Goal of the exercise: For each line in the records that contains "west", make a copy.

Dataset records
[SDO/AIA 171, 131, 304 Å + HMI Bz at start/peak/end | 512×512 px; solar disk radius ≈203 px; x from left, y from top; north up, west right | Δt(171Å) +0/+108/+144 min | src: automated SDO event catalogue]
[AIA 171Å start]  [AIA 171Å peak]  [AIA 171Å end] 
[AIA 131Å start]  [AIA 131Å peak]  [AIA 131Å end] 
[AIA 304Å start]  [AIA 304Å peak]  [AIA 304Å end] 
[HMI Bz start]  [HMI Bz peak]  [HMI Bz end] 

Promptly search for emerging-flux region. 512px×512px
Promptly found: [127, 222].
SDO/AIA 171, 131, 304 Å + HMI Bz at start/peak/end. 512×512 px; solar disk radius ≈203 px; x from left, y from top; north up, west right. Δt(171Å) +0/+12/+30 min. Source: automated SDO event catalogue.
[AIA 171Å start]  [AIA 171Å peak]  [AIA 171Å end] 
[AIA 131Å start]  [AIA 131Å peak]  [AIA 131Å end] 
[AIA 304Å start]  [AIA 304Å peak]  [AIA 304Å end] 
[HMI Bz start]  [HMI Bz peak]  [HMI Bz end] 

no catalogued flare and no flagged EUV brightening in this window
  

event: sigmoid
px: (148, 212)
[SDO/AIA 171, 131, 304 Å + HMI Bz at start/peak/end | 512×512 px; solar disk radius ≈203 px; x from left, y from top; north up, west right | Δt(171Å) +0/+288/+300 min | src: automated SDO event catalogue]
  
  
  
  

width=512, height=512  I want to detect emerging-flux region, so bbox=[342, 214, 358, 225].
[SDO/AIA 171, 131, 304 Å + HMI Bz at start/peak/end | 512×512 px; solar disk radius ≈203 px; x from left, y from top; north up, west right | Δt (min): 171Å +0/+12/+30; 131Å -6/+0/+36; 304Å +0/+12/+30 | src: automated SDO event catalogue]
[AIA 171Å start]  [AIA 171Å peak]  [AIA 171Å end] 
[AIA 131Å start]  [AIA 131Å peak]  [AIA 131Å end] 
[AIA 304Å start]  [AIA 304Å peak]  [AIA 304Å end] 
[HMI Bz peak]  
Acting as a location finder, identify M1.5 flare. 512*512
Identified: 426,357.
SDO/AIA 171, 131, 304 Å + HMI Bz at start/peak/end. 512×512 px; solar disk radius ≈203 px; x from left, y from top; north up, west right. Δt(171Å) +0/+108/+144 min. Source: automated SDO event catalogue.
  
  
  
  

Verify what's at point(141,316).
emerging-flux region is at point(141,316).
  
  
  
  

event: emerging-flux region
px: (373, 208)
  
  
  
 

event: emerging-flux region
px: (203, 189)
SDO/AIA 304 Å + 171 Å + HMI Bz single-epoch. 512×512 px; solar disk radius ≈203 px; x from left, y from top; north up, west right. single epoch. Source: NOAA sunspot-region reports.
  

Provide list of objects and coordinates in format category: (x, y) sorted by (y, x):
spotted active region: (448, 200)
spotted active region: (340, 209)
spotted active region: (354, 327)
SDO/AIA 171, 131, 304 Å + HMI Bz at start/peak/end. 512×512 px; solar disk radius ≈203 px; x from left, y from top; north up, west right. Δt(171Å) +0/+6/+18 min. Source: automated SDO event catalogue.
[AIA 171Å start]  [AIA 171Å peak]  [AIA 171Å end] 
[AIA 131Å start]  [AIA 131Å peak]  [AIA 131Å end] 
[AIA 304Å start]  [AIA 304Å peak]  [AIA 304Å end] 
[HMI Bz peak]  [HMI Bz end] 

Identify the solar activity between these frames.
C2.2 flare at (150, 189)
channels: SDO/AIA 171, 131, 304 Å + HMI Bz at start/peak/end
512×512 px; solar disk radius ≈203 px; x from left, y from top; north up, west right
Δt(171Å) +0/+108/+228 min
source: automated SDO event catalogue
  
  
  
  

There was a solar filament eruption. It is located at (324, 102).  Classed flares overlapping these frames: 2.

Answer section:
[SDO/AIA 171, 131, 304 Å + HMI Bz at start/peak/end | 512×512 px; solar disk radius ≈203 px; x from left, y from top; north up, west right | Δt(171Å) +0/+108/+144 min | src: automated SDO event catalogue]
SDO/AIA 171, 131, 304 Å + HMI Bz at start/peak/end. 512×512 px; solar disk radius ≈203 px; x from left, y from top; north up, west right. Δt(171Å) +0/+12/+30 min. Source: automated SDO event catalogue.
[SDO/AIA 171, 131, 304 Å + HMI Bz at start/peak/end | 512×512 px; solar disk radius ≈203 px; x from left, y from top; north up, west right | Δt(171Å) +0/+288/+300 min | src: automated SDO event catalogue]
[SDO/AIA 171, 131, 304 Å + HMI Bz at start/peak/end | 512×512 px; solar disk radius ≈203 px; x from left, y from top; north up, west right | Δt (min): 171Å +0/+12/+30; 131Å -6/+0/+36; 304Å +0/+12/+30 | src: automated SDO event catalogue]
SDO/AIA 171, 131, 304 Å + HMI Bz at start/peak/end. 512×512 px; solar disk radius ≈203 px; x from left, y from top; north up, west right. Δt(171Å) +0/+108/+144 min. Source: automated SDO event catalogue.
SDO/AIA 304 Å + 171 Å + HMI Bz single-epoch. 512×512 px; solar disk radius ≈203 px; x from left, y from top; north up, west right. single epoch. Source: NOAA sunspot-region reports.
SDO/AIA 171, 131, 304 Å + HMI Bz at start/peak/end. 512×512 px; solar disk radius ≈203 px; x from left, y from top; north up, west right. Δt(171Å) +0/+6/+18 min. Source: automated SDO event catalogue.
512×512 px; solar disk radius ≈203 px; x from left, y from top; north up, west right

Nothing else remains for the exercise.